Cantor apresentará o show"Dilúvio", dia 21, com participação de Zélia Duncan.














Depois de estrear com casa cheia com o show da banca 5 a Seco, em julho, receber uma das maiores revelações da nossa MPB atual, Ana Cañas, em agosto e a banda Tono, em setembro, o projeto #queremosMPB chega à sua quarta edição. Desta vez, levará o cantor Dani Black ao palco do Theatro Net Rio. Ele apresentará o show de lançamento do seu segundo disco, "Dilúvio", pela primeira vez no Rio de Janeiro e contará com a participação especial de Zélia Duncan.

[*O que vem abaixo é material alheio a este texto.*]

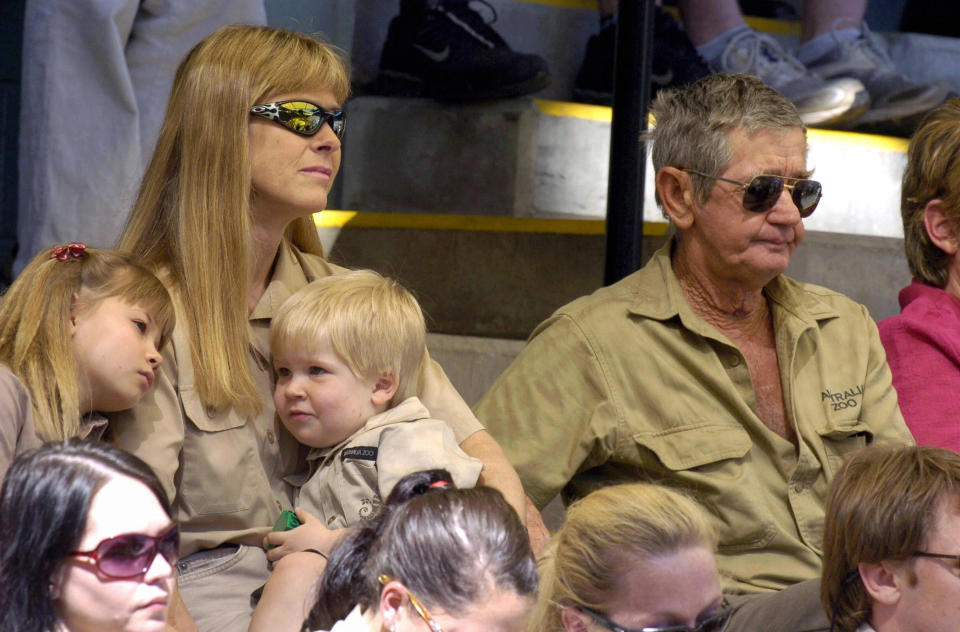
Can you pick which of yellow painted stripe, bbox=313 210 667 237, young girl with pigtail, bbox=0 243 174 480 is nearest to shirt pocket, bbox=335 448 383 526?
young girl with pigtail, bbox=0 243 174 480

Com direção musical do Zé Godoy e do próprio Dani, direção artística, cenário e figurino da Patrícia Black e desenho de luz da Marisa Bentivegna, Dani Black (voz e guitarra) sobe ao palco acompanhado por Zé Godoy (piano, teclados e programação) e Sandro Moreno (bateria). No repertório, além da faixa-título, as novas canções “Areia”, “Seu Gosto” e “Maior”, todas compostas por Dani Black.

Dilúvio

Nome de ponta de sua geração, filho urbano de uma das vozes da mata, Tetê Espíndola, nome escrito nas estrelas familiares de Arnaldo Black, agora ele revela mais claramente a que veio no universo musical pop, com o tempo a seu favor, aos 27 anos. Compositor bem pensante, guitarrista de impacto e cantor de intensa beleza e potência vocal, tem também o dom do carisma, do bom humor e outras qualidades de um bicho do palco, desde quando integrava o grupo 5 a Seco. No segundo disco de estúdio, “Dilúvio”, Dani chega com os pares essenciais pra mergulhar numa abundância de ideias, timbres e traçados líricos de um criador inquieto.

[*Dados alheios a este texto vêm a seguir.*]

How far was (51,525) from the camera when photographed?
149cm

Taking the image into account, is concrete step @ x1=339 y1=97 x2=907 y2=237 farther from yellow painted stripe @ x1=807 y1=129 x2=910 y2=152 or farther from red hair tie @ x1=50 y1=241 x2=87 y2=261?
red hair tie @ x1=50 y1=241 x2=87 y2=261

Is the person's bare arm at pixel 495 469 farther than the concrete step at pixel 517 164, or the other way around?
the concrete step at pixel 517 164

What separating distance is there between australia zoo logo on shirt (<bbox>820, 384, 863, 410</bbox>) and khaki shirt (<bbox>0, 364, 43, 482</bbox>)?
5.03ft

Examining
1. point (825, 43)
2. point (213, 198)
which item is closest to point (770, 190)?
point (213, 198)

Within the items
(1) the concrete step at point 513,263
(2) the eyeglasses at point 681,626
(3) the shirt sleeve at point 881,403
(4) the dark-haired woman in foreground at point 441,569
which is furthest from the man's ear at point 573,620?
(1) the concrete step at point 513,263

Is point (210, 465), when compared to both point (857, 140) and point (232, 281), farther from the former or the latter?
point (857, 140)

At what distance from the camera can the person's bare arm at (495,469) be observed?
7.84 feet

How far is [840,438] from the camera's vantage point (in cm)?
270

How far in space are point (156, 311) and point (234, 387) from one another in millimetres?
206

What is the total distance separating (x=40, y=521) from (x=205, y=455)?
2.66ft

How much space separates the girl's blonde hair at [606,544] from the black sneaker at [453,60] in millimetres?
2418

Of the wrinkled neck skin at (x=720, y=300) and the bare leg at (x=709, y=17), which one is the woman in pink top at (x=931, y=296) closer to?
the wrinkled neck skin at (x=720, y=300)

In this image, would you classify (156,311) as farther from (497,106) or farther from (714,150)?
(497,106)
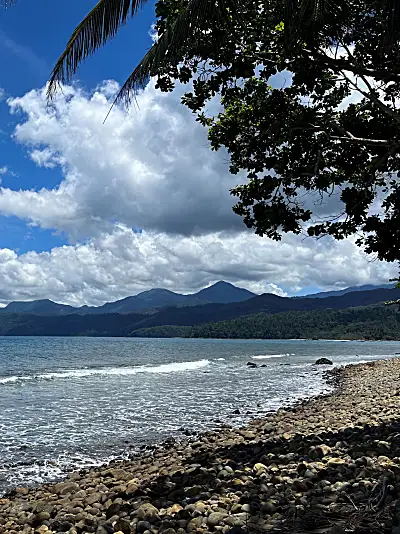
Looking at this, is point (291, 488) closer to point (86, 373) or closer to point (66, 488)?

Parceiro de Zélia Duncan e Chico César, com músicas gravadas por Ney Matogrosso, Maria Gadú e Elba Ramalho, entre outros, o compositor e músico lançou o primeiro álbum solo (“Dani Black”) em 2011, com maioria de canções próprias e uma regravação de “Comer na Mão”, de Chico César, um dos insuspeitos entusiastas de seu trabalho. Em 2013 disponibilizou na web o “EP SP” com seis versões ao vivo de canções do primeiro álbum e duas novas, “Encontros Carnais” e “Só Sorriso”, esta recriada em estúdio para o segundo, em que assina todas as composições. “Não Não Não” é outra que foi testada em shows. A sensual “Seu Gosto” também criou expectativa ao ser revelada em vídeo em versão de voz e guitarras dele e de Conrado Goys, em dezembro de 2014.

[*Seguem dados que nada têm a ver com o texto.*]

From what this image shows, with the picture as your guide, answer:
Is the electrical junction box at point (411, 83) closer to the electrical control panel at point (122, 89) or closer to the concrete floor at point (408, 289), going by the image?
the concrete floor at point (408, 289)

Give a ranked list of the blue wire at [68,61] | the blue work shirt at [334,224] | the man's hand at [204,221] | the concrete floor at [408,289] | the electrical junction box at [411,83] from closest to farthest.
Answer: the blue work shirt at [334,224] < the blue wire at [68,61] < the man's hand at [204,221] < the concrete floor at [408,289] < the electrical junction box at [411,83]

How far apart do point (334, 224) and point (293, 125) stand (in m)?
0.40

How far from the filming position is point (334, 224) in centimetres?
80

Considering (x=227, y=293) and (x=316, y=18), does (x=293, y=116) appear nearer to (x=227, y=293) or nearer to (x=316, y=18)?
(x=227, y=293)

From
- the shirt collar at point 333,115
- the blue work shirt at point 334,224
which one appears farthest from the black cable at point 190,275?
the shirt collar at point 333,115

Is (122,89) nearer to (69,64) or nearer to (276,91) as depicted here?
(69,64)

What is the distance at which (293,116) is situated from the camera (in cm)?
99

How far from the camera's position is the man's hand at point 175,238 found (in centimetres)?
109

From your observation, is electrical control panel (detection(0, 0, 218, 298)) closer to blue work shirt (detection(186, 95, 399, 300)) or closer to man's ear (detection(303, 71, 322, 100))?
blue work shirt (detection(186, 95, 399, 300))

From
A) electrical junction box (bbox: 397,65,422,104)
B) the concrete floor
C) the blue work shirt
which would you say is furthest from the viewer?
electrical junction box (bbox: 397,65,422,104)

Profissional conceituado como guitarrista, violonista, produtor, compositor e arranjador, Conrado produziu “Dilúvio” (com coprodução do compositor), definindo sua sonoridade, durante meses em estúdio até chegar à combinação ideal “da fúria do som misturada com a densidade e a delicadeza da poesia”. Diferentemente do primeiro, que é um disco basicamente de canções de amor, este é “um dilúvio de ideias, de mensagens, de sensualidade muitas vezes”, como diz Dani. “É um disco espontâneo. Por mais que tenha sido feito minuciosamente, a parte orgânica, que sou eu, é muito espontânea.”